CONCLUSIONS

Devant la Cour d'Appel d'AIX EN PROVENCE



POUR :


Monsieur Robert ALESSANDRI


APPELANT

 
CONTRE :


Monsieur Jean-Jacques VELASCO


INTIMÉ


PLAISE À LA COUR


Par jugement du Tribunal de Grande Instance de MARSEILLE rendu le 26 novembre 1998, Monsieur ALESSANDRI a été condamné, tant en sa qualité de directeur et de rédacteur en chef de la revue trimestrielle "Univers Ovni" qu'à titre personnel comme auteur, à dédommager Monsieur Jean-Jacques VELASCO pour le préjudice moral subi par ce dernier, au motif :

"Que l'ensemble des écritures, par lesquels VELASCO, responsable du Service d'Expertise des Phénomènes de Rentrées Atmosphériques, dit SEPRA, dépendant du Centre National d'Études Spatiales, dit CNES, y est décrit sans la moindre précaution de style, comme un "fumiste", voire un "personnage nuisible", "incompétent", "sans aucune connaissance", commetant des "âneries" et d'une "nullité absolue", constitue à l'évidence un dépassement outrancier et fautif, au sens de l'article 1382 du Code Civil, des droits d'une critique normale, objective, raisonnable et constructive;"

Monsieur ALESSANDRI qui n'a pas été en mesure de se faire représenter en première instance, a régulièrement interjeté appel de cette décision par acte en date du 27 janvier 1999.

* *


Le jugement rendu par le Tribunal de Grande Instance de MARSEILLE devra être réformé et Monsieur VELASCO débouté de l'ensemble de ses demandes en raison de ce que les premiers juges ont fait une appréciation erronée des faits de la cause en ne retenant que des propos extraits de leur contexte pour en conclure à un dépassement outrancier et fautif générateur de responsabilité délictuelle.


1- Il sera fait préalablement observer que la critique de Monsieur ALESSANDRI s'articule essentiellement sur des faits précis relatifs à une importante rentrée atmosphérique observée en France le 5 novembre 1990 due à la retombée sur terre du troisième étage d'une fusée soviétique Proton.

(Données recueillies)
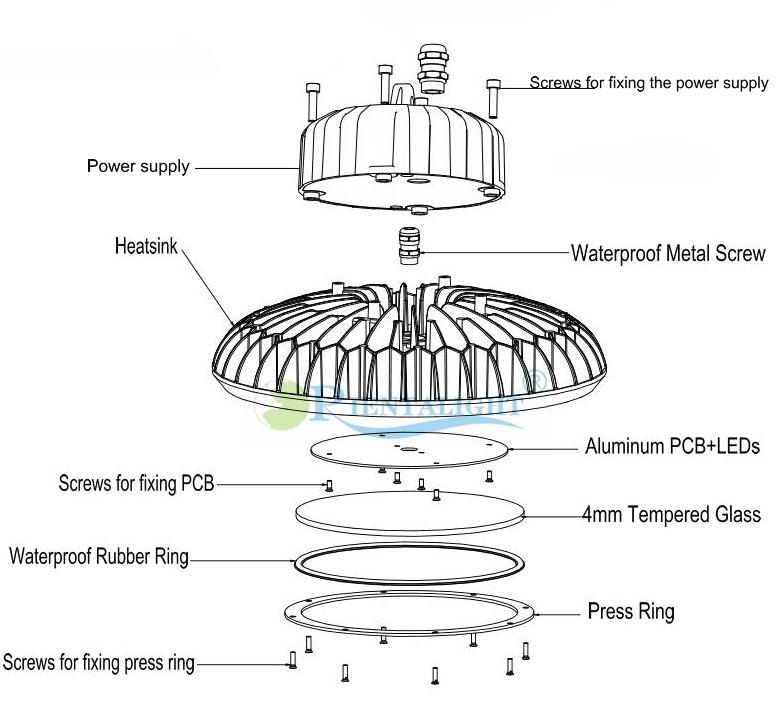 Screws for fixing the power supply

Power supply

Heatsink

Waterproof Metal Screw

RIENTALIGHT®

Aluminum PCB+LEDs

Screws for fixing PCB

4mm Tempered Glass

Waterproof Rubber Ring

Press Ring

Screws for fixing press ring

* * *

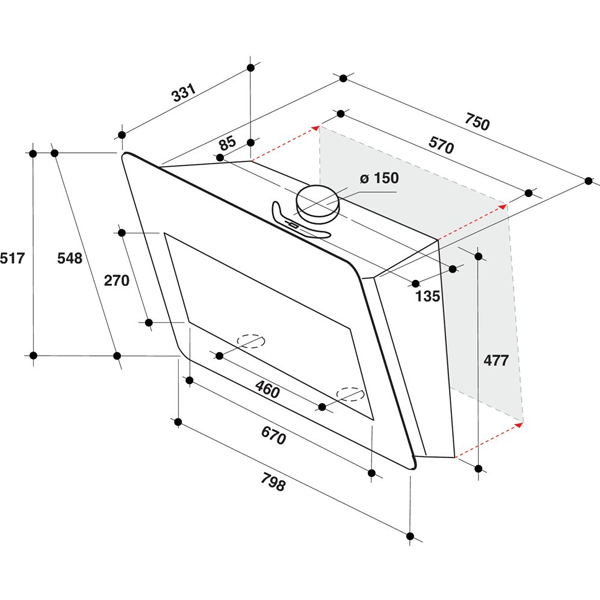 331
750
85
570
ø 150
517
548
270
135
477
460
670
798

==

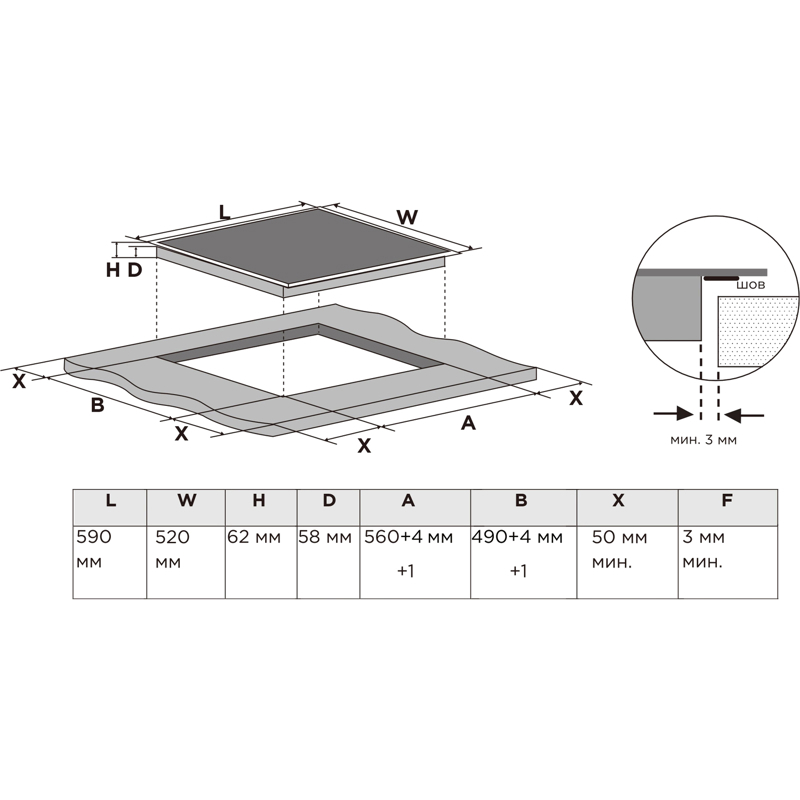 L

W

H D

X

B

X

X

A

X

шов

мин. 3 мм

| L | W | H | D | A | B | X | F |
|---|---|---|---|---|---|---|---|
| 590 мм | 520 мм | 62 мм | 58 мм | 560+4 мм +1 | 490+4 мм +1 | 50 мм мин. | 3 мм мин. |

__Travail à faire__:
1: Dans les conclusions d'appel, relevez toutes les expressions placées entre guillemets à l'intérieur du motif du jugement pour qualifier M. Velasco.
2: D'après les conclusions d'appel, à quelle date M. Alessandri a-t-il interjeté appel du jugement ?
3: Prolongez les conclusions d'appel à partir de leur dernière phrase.

__Réponses attendues__:
1: « fumiste », « personnage nuisible », « incompétent », « sans aucune connaissance », « âneries », « nullité absolue »

2: Le 27 janvier 1999.

3:
Qu'à cette occasion, l'avis et les explications du SEPRA, par l'intermédiaire de son directeur, Monsieur VELASCO, étaient sollicités et attendus, tant par la communauté scientifique que par le grand public.

Que si le grand public a pu être rassuré par l'autorité des déclarations officielles faites par le service dépendant du CNES dans la presse ou à la télévision, en revanche, les hésitations, les erreurs grossières et les explications approximatives de Monsieur VELASCO ont largement troublé, désappointé et pour finir excédé la communauté scientifique tant professionnelle qu'amateur, qui s'intéresse de près à ce type de phénomène.

C'est précisément cet ensemble de faits révélateur du comportement de Monsieur VELASCO lors de cet événement, que Monsieur ALESSANDRI a dénoncé dans son article paru dans le numéro 2 du périodique UNIVERS OVNI d'octobre-décembre 1997, où il met en exergue les erreurs d'analyse grossières commises par Monsieur VELASCO et dénotant chez lui une méconnaissance profonde des phénomènes de rentrée atmosphérique.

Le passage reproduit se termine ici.